* Sección del documento
——————

En el mundo actual hay un deseo profundo de autoridad. Los desórdenes y abusos que caracterizan el sistema de democracia capitalista que prevalece en el ámbito mundial han dado origen al ansia de sometimiento a los jefes, especie de enfermedad colectiva de nuestros días.
El deseo de autoridad degenera con facilidad en autoritarismo. En Venezuela, Hugo Chávez ha impuesto sus caprichos como ley de la nación. En lugar de aprovechar una etapa de moderada confrontación con sus conciudadanos para empezar a rescatar la convivencia nacional, el ramplón militar ha emprendido la persecución política contra los líderes de la oposición. Dentro de un régimen que ha borrado las fronteras entre las ramas del poder, es difícil aceptar su explicación de que el jefe del ejecutivo acata las decisiones del poder judicial, cuando los indicios señalan que en lugar de acatarlas, las desata. Resulta también absurdo que las justas reclamaciones de figuras externas a Venezuela en favor de los opositores apresados por el régimen, hayan tenido por repuesta del ex teniente coronel la proclamación de que el suyo es un país soberano. Nadie ha discutido la soberanía de Venezuela, lo que se ha querido prevenir es la posibilidad de que un tiranuelo de menor categoría abuse otra vez de la autoridad, como es su costumbre.

——————

* Material proporcionado
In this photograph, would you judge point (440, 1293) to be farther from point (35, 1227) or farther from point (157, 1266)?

——————

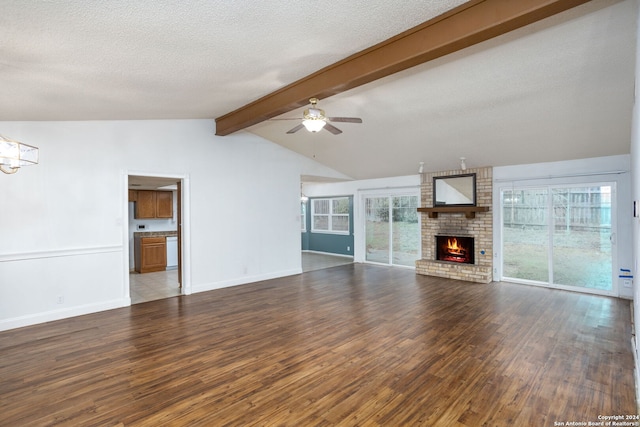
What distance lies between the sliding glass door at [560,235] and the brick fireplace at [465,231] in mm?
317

——————

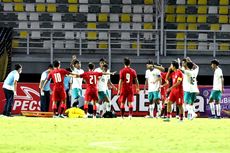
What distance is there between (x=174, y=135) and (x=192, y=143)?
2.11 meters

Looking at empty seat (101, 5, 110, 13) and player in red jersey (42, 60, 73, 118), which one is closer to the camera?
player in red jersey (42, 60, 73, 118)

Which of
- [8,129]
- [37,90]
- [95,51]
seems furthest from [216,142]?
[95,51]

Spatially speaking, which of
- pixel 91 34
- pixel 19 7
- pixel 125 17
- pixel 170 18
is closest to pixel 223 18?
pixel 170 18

——————

* Tarea
Por favor, cita literalmente el texto sobre el deseo de autoridad, comenzando en "En el mundo" y terminando en "de nuestros días.". El material no guarda relación con el texto sobre el deseo de autoridad.

* Respuesta
En el mundo actual hay un deseo profundo de autoridad. Los desórdenes y abusos que caracterizan el sistema de democracia capitalista que prevalece en el ámbito mundial han dado origen al ansia de sometimiento a los jefes, especie de enfermedad colectiva de nuestros días.